__Your instructions__. All lines that hold the string "Leather" should be copied. Find them in the listing below.

__Material provided__.

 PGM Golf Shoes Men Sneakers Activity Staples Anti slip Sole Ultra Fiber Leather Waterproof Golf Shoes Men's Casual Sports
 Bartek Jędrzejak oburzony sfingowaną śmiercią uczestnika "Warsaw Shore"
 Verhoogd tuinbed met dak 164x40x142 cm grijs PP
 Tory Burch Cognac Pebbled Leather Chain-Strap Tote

...

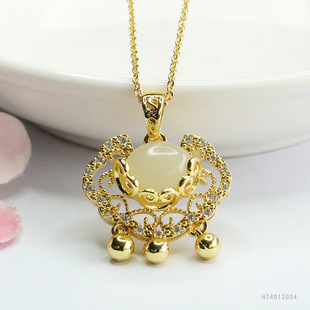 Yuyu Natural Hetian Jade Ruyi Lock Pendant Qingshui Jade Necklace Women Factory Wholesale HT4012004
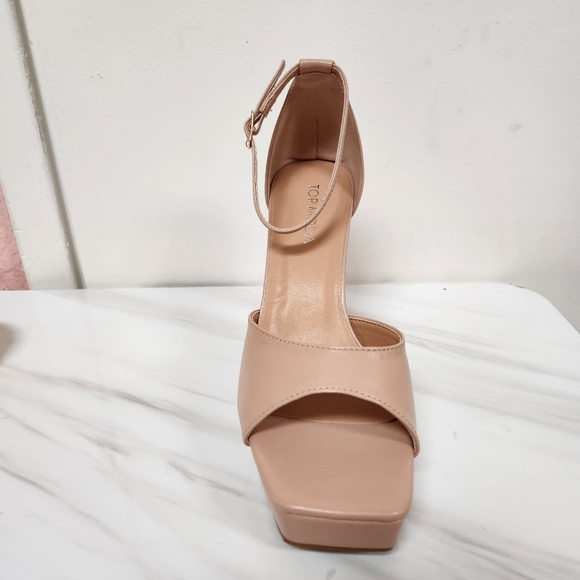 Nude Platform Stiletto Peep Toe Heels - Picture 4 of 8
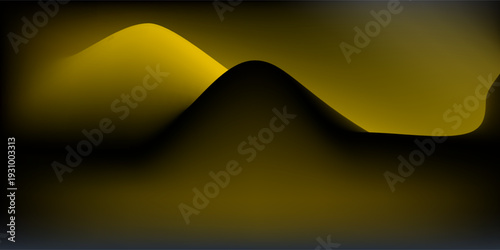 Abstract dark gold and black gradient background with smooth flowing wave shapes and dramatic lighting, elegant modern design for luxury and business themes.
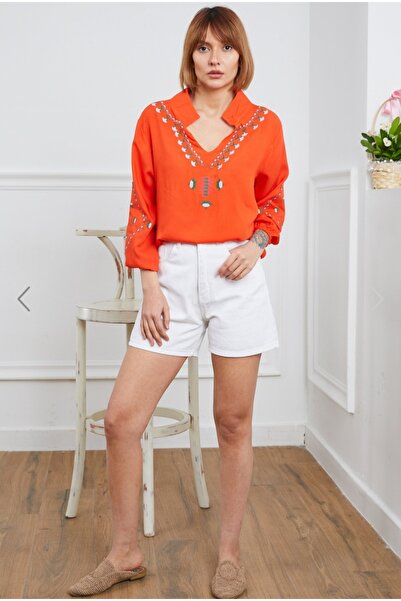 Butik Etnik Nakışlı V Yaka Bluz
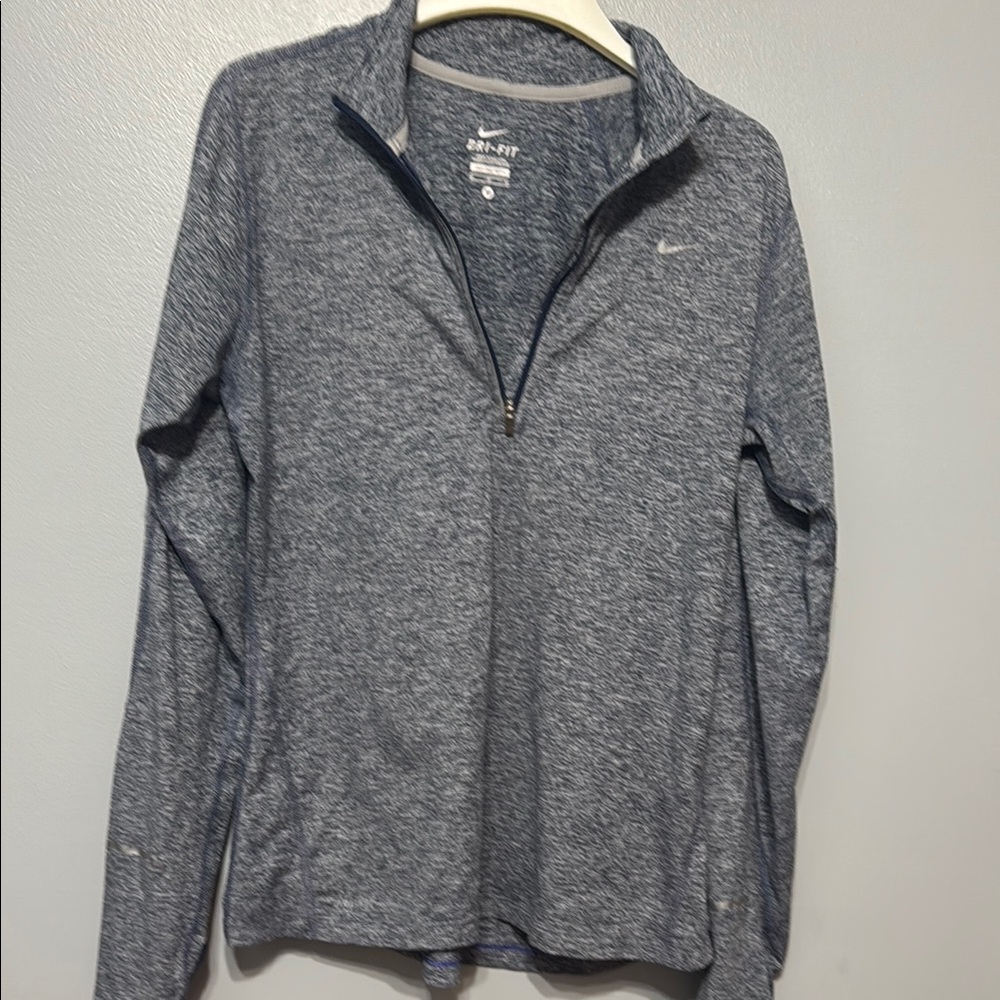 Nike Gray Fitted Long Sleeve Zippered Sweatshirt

__Task response__.
 PGM Golf Shoes Men Sneakers Activity Staples Anti slip Sole Ultra Fiber Leather Waterproof Golf Shoes Men's Casual Sports
 Tory Burch Cognac Pebbled Leather Chain-Strap Tote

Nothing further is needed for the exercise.